After a week of testing I declare that 2.5 billion fsxops should be
enough for anyone. :P

This /also/ seems to have fixed the separate corruption problems I was
seeing, so...

Reviewed-by: Darrick J. Wong <darrick.wong@xxxxxxxxxx>

--D

> 
>  fs/xfs/libxfs/xfs_bmap.c |  3 +--
>  fs/xfs/xfs_bmap_util.c   | 12 ++++++++++++
>  2 files changed, 13 insertions(+), 2 deletions(-)
> 
> diff --git a/fs/xfs/libxfs/xfs_bmap.c b/fs/xfs/libxfs/xfs_bmap.c
> index a9ad1f991ba3..4a802b3abe77 100644
> --- a/fs/xfs/libxfs/xfs_bmap.c
> +++ b/fs/xfs/libxfs/xfs_bmap.c
> @@ -5972,8 +5972,7 @@ xfs_bmap_insert_extents(
>  		goto del_cursor;
>  	}
>  
> -	if (XFS_IS_CORRUPT(mp,
> -			   stop_fsb >= got.br_startoff + got.br_blockcount)) {
> +	if (XFS_IS_CORRUPT(mp, stop_fsb > got.br_startoff)) {
>  		error = -EFSCORRUPTED;
>  		goto del_cursor;
>  	}
> diff --git a/fs/xfs/xfs_bmap_util.c b/fs/xfs/xfs_bmap_util.c
> index 2efd78a9719e..e62fb5216341 100644
> --- a/fs/xfs/xfs_bmap_util.c
> +++ b/fs/xfs/xfs_bmap_util.c
> @@ -992,6 +992,7 @@ xfs_prepare_shift(
>  	struct xfs_inode	*ip,
>  	loff_t			offset)
>  {
> +	struct xfs_mount	*mp = ip->i_mount;
>  	int			error;
>  
>  	/*
> @@ -1004,6 +1005,17 @@ xfs_prepare_shift(
>  			return error;
>  	}
>  
> +	/*
> +	 * Shift operations must stabilize the start block offset boundary along
> +	 * with the full range of the operation. If we don't, a COW writeback
> +	 * completion could race with an insert, front merge with the start
> +	 * extent (after split) during the shift and corrupt the file.

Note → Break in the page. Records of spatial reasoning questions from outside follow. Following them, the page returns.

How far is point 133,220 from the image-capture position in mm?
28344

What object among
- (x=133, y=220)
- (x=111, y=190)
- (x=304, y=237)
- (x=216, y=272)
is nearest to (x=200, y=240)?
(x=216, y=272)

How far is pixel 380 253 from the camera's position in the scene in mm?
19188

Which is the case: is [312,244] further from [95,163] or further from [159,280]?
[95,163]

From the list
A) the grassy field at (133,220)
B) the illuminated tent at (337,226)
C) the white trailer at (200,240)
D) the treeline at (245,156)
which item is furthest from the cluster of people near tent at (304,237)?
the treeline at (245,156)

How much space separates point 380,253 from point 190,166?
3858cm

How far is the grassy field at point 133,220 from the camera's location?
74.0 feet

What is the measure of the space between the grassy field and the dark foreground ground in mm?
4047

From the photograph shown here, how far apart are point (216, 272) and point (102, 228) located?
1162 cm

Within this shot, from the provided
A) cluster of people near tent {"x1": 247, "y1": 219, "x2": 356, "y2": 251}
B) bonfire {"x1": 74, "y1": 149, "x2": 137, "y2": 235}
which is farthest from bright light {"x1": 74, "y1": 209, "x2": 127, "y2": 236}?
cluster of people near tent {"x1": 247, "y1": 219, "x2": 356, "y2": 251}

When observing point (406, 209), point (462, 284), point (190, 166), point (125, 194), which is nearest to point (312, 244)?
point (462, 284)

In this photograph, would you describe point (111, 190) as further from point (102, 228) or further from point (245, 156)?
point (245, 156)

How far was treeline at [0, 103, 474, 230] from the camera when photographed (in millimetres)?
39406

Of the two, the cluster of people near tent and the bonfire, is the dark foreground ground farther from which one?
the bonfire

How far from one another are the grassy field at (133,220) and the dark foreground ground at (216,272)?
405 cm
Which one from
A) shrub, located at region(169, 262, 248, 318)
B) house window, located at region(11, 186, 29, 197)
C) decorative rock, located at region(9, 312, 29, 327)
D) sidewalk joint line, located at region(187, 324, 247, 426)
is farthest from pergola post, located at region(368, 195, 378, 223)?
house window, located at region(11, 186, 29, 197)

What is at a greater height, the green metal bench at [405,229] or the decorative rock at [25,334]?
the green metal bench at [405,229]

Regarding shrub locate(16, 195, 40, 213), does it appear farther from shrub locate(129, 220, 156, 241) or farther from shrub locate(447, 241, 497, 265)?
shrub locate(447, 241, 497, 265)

Start
> +	 * with the block just prior to the start to stabilize the boundary.
> +	 */
> +	offset = round_down(offset, 1 << mp->m_sb.sb_blocklog);
> +	if (offset)
> +		offset -= (1 << mp->m_sb.sb_blocklog);
> +
>  	/*
>  	 * Writeback and invalidate cache for the remainder of the file as we're
>  	 * about to shift down every extent from offset to EOF.
> -- 
> 2.20.1
>